#### [PAGE EXCERPT]
=-=-=-=-=
Extinct order of cartilaginous fishes

Ctenacanthiformes is an extinct order of cartilaginous fish. They possessed ornamented fin spines at the front of their dorsal fins and cladodont-type dentition, that is typically of a grasping morphology, though some taxa developed cutting and gouging tooth morphologies. Some ctenacanths are thought to have reached sizes comparable to the great white shark, with body lengths of up to 7 m and weights of 1500-2500 kg, while others reached lengths of only 30 cm. The earliest ctenacanths appeared during the Frasnian stage of the Late Devonian (~383-372 million years ago), with the group reaching their greatest diversity during the Early Carboniferous (Mississippian). Their biodiversity entered into a state of decline by the end of the Carboniferous, but were still prominent meso-predators and apex predators in several marine ecosystems well into the Middle Permian (Guadalupian). The youngest confirmed geologic records of the group date to the Early Triassic (Olenekian).

Reports of Ctenacanthiform teeth from the Late Triassic Tiki Formation of Northern India have yet to be independently verified. Some authors have suggested members of the family Ctenacanthidae may have survived into the Cretaceous based on teeth found in deep water deposits of Valanginian age in France and Austria, however, other authors contend that the similarity of these teeth to Paleozoic ctenacanths is only superficial, and they likely belong to neoselachians instead.
=-=-=-=-=
(Collection entries)

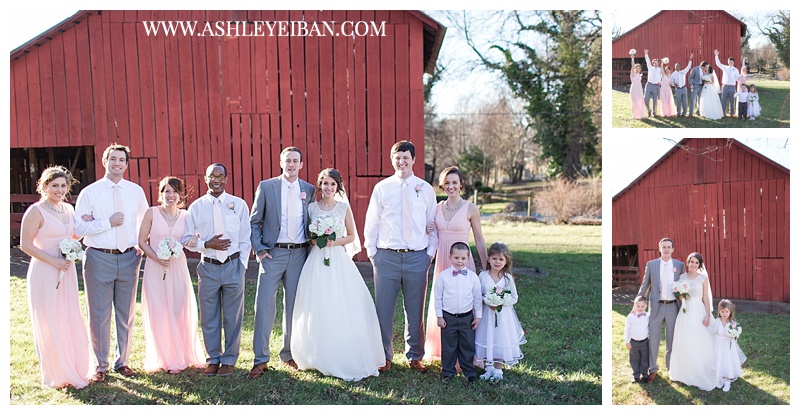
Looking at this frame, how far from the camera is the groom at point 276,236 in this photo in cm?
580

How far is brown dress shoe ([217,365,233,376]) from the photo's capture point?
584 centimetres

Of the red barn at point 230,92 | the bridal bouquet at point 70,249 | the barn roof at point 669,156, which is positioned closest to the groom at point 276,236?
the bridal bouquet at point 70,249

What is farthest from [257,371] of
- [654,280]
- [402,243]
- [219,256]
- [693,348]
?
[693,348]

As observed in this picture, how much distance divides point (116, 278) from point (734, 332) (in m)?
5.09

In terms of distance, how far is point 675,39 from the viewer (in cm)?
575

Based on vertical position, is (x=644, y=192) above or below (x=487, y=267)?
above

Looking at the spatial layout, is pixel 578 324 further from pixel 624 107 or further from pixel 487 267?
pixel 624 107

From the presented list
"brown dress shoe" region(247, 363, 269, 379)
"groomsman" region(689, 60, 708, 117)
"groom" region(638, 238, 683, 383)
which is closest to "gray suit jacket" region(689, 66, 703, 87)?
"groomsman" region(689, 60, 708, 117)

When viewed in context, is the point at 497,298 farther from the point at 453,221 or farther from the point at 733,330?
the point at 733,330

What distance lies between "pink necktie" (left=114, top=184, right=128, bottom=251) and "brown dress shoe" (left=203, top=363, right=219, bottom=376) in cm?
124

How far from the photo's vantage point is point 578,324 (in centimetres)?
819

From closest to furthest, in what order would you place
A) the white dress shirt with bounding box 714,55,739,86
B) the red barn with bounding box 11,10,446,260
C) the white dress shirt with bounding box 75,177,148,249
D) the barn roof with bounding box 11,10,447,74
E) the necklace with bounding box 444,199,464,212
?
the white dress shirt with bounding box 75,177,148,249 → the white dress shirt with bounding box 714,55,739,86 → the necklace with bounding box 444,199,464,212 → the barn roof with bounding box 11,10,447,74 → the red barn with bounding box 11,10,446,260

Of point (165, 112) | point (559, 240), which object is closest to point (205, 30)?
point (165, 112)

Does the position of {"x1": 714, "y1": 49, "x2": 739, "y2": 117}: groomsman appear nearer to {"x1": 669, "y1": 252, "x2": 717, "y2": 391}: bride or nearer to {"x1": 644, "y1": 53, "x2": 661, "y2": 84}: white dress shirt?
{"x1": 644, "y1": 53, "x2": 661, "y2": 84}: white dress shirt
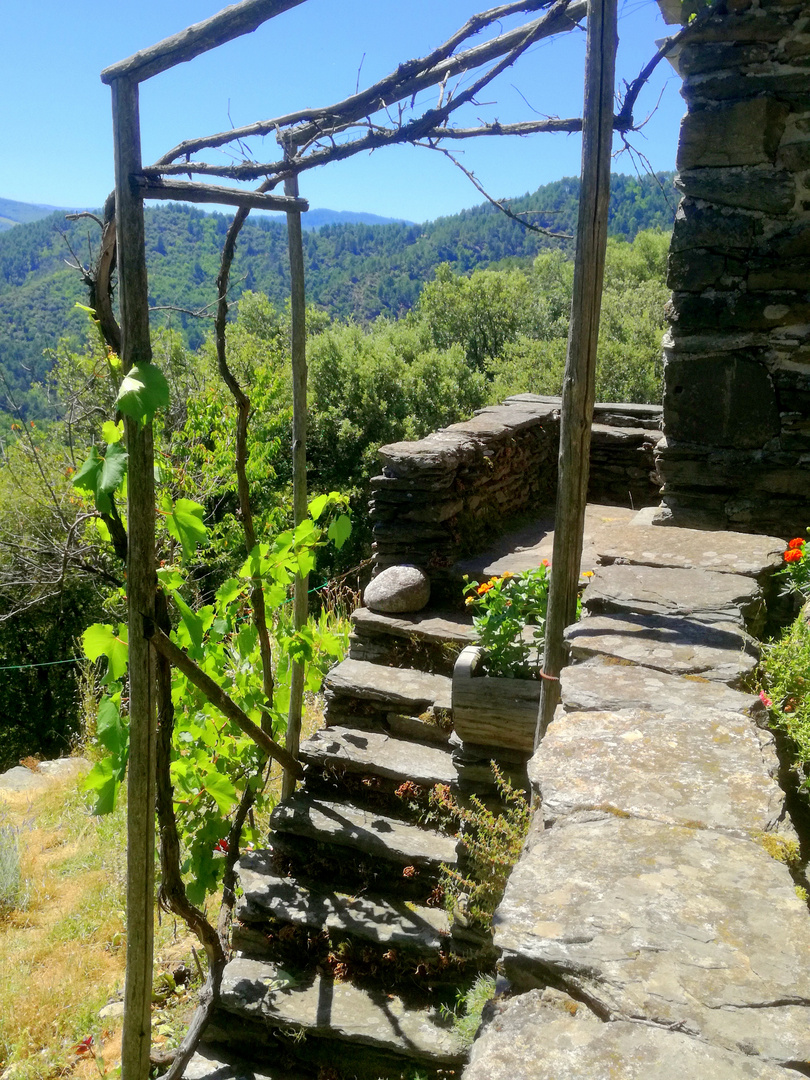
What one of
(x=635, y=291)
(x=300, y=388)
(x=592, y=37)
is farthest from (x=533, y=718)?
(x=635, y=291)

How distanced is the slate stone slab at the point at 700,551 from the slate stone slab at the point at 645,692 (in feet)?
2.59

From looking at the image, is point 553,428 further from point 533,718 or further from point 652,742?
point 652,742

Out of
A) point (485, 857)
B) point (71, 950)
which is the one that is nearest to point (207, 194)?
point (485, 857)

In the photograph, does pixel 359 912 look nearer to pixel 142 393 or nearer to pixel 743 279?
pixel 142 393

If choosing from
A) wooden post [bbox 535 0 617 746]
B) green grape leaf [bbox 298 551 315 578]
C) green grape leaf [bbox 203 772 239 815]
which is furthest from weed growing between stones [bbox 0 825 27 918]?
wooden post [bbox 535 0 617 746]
=-=-=-=-=
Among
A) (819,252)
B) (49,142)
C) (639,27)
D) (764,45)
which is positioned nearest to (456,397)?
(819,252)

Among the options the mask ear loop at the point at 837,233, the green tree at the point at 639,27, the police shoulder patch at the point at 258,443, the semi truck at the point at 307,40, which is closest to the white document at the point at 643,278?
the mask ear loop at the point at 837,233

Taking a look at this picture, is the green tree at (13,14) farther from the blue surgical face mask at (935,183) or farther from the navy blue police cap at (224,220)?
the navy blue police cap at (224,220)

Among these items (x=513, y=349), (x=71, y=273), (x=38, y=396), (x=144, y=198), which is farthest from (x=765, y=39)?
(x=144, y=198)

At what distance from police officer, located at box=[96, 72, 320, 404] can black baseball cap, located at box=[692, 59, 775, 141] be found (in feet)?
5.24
=-=-=-=-=
#### [HOW TO COMPLETE THIS TASK]
Condense the paragraph of the ctenacanth text that starts "Reports of Ctenacanthiform teeth" into a short bulleted list that keeps its main facts. Work only from the ctenacanth text, not from the material.

#### [RESPONSE TO THE TASK]
- Reported ctenacanthiform teeth from the Late Triassic Tiki Formation of Northern India are not yet independently verified.
- Some authors propose that members of the family Ctenacanthidae survived into the Cretaceous, based on teeth from Valanginian-age deep water deposits in France and Austria.
- Other authors argue that these teeth resemble Paleozoic ctenacanths only superficially and likely belong to neoselachians.